Doing business in South Korea
Another requirement is that if he or she is a South Korean shareholder, the joint venture partner should not be a nominee in order to comply with the foreign company incorporation rules. Due to Confucian ethics, Koreans respect senior members of every community, including the business community; Therefore, senior business partners are welcome to attend important business meetings when concluding contracts with Korean customers or suppliers.

When starting a business in South Korea, documents such as tax returns and audited financial statements should be submitted to the country's authorities. To effectively fulfill this annual legal obligation, you may need professional advice from a Korean business specialist.

Business structures available in South Korea
There is a Korean commercial law, the Commercial Code of Korea, which provides for three main types of business organizations: private companies, corporations, and offices. Corporations are usually divided into General Partnership (GP), Limited Liability Partnership (LLP), Joint Stock Corporation (JSC), and Limited Liability Corporation (LLC).
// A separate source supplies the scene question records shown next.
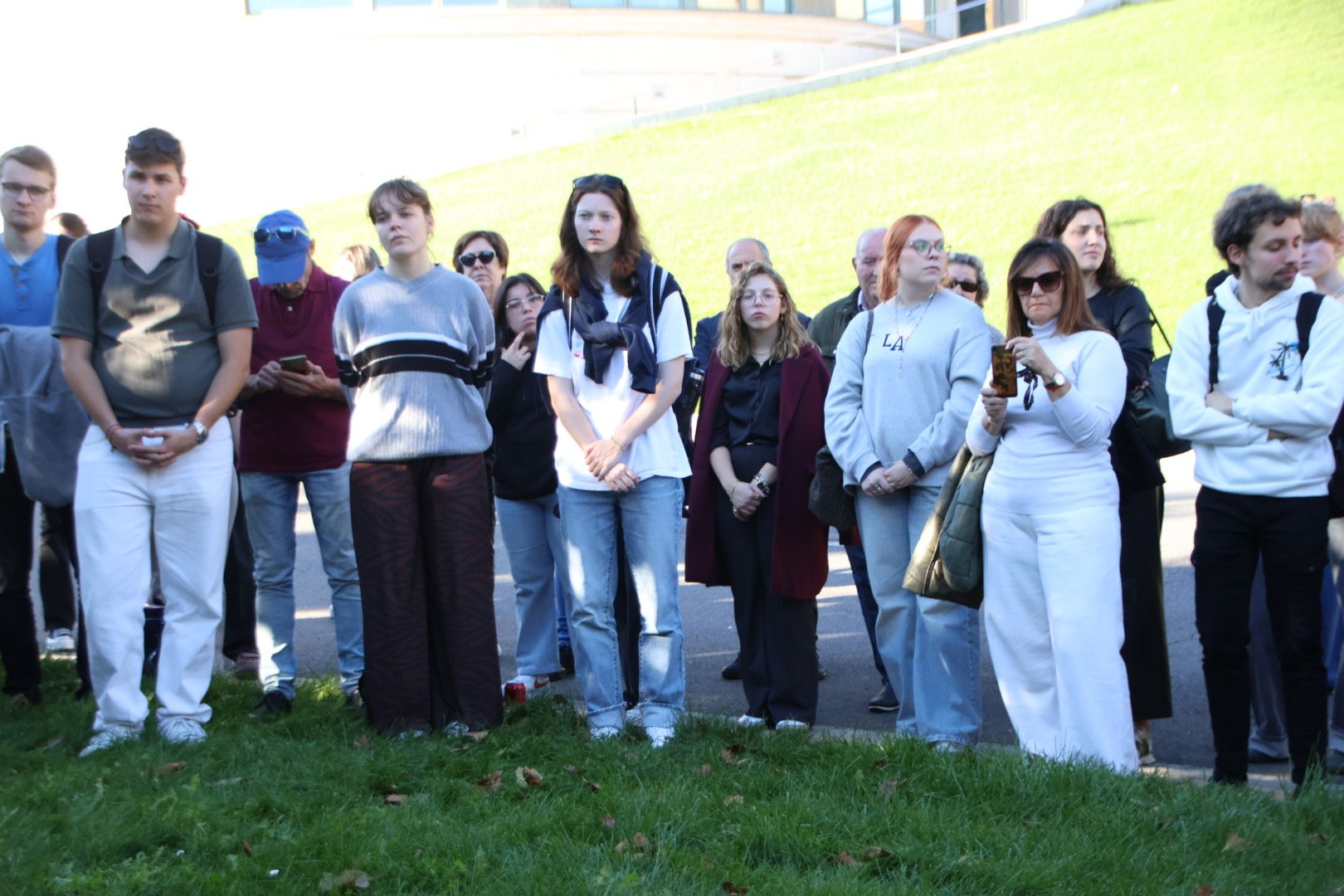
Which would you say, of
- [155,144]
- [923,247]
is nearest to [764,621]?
[923,247]

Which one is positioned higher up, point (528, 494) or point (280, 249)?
point (280, 249)

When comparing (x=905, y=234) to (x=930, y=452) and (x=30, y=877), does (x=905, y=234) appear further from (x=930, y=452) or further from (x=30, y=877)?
(x=30, y=877)

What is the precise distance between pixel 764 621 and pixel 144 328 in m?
3.12

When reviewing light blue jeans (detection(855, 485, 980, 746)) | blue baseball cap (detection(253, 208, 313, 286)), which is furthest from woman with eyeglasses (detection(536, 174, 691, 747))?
blue baseball cap (detection(253, 208, 313, 286))

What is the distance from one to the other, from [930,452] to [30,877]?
3.77 meters

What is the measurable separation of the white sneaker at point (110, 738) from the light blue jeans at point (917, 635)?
Result: 10.8ft

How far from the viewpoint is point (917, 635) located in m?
6.17

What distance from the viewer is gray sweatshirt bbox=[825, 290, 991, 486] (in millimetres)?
6086

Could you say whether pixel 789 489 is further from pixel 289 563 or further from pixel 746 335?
pixel 289 563

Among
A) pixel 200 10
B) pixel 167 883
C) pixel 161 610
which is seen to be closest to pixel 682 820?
pixel 167 883

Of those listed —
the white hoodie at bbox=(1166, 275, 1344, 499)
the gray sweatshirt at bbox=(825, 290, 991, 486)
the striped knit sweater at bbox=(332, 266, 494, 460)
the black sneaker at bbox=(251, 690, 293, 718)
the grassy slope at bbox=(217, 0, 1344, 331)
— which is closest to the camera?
the white hoodie at bbox=(1166, 275, 1344, 499)

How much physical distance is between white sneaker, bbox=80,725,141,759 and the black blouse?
9.52 ft

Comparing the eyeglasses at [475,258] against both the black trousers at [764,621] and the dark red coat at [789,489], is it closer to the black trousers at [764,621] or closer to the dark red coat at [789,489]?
the dark red coat at [789,489]

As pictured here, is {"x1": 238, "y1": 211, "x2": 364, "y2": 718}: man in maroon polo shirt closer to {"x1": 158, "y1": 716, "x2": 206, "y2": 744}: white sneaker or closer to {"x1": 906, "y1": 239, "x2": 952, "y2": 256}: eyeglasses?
{"x1": 158, "y1": 716, "x2": 206, "y2": 744}: white sneaker
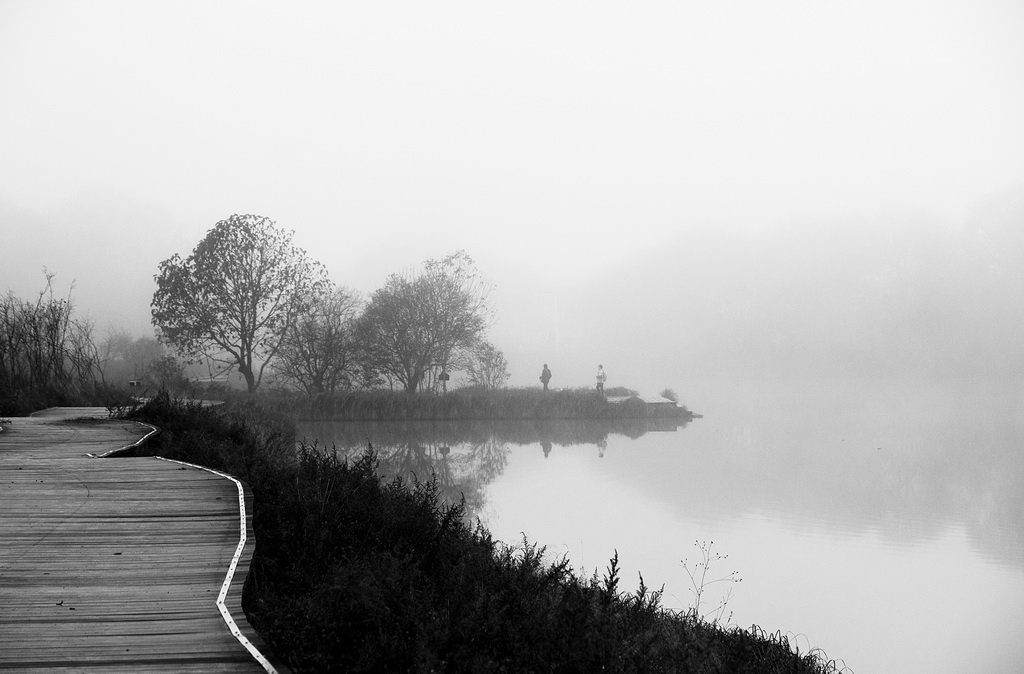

In general, there are several business structures in South Korea these days: local companies, private companies, branch offices, and liaison offices. There are two types of corporations when it comes to incorporating a local corporation (company): a joint stock company (company) or JSC and a limited liability company (company) or LLC. The number of LLC shareholders usually does not exceed 50 and there are no board requirements. JSC must have at least one Director who is elected and represents the Board of Directors.

Private business also includes investments of the same amount. Such businesses are often treated as a local entity as the owner takes any profits made while doing business and has unlimited liability. On the other hand, a branch is when there is a representative of a foreign company under a Korean branch that needs to be registered with the court.

Business forms
In a partnership, the members have unlimited liabilities, meaning that each member has the power to represent the company, who is obligated to repay the company's debts in the event that it fails to repay its debts. However, the transfer of ownership is limited. In a limited partnership, the members have unlimited liabilities and limited liabilities. Unrestricted Members have the authority to conduct the corporate affairs of the Company. Limited Liability Members participate in the Company only through capital contributions and have no executive powers.

Korean company formation requirements and restrictions
In case if a foreigner wants to register himself as a foreigner-invested business - JSC or LLC the investment amount not less than 100 million is needed. Shares in such companies not necessarily must be held by Korean resident shareholders. JSC and LLC have higher compliance and administrative requirements than other business structure referred to as Branch office. There must be minimum two partners who are not limited by nationality. There are restricted series of sectors for foreign investment existing.

Branch office usually is not recognized as direct foreign investment and is treated as a single legal entity with no limits regarding investment or ownership and no requirements regarding formal incorporation while having rights to engage in sales activity that is why they are best for small-scale operations with an opportunity to move to a local subsidiary later in case it will be needed. Branch office establishment procedure is simpler than as it is with the previous business structure described.

Liaison office usually undertakes non-sales function referred to as market research etc. while not carrying out business that generates profits in the country. It is a business activity which is usually conducted in the name of the parent company. It is quite simple to establish. Such business structure must have been registered at the tax department while being also granted a distinct number, stating business registration.